Stored items:
== == ==
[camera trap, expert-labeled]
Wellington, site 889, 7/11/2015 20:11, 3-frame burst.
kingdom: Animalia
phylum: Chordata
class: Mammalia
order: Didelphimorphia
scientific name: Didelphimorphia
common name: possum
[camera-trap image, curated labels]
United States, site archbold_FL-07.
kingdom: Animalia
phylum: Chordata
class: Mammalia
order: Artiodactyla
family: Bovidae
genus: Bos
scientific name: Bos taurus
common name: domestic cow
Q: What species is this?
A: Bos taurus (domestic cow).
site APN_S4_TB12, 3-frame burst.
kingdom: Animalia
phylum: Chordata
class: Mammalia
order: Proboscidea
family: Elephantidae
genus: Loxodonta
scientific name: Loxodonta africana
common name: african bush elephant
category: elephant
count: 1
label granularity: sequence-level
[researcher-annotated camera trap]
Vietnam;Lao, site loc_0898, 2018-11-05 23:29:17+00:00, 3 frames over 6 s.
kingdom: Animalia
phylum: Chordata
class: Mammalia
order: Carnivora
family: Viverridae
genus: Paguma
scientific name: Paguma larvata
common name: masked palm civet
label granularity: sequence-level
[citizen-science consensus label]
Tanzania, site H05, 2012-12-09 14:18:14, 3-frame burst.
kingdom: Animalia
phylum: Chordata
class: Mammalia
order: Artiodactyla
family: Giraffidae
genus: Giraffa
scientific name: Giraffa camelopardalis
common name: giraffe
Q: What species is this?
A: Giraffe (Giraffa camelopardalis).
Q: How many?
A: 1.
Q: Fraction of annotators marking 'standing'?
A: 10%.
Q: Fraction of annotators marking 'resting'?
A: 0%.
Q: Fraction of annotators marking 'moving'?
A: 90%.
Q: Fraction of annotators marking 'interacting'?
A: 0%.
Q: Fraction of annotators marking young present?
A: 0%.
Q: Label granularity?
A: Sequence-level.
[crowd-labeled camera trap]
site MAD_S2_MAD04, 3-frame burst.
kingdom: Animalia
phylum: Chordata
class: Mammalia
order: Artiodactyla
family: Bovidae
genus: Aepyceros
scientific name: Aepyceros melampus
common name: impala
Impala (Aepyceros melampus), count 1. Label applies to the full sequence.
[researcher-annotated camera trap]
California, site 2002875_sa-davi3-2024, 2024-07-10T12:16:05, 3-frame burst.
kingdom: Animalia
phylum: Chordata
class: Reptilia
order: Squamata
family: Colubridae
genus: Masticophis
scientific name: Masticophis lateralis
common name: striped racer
== == ==
**What you have to do**
In the entries above, find each line containing the string "burst" and copy it.

**Your solution**
Wellington, site 889, 7/11/2015 20:11, 3-frame burst.
site APN_S4_TB12, 3-frame burst.
Tanzania, site H05, 2012-12-09 14:18:14, 3-frame burst.
site MAD_S2_MAD04, 3-frame burst.
California, site 2002875_sa-davi3-2024, 2024-07-10T12:16:05, 3-frame burst.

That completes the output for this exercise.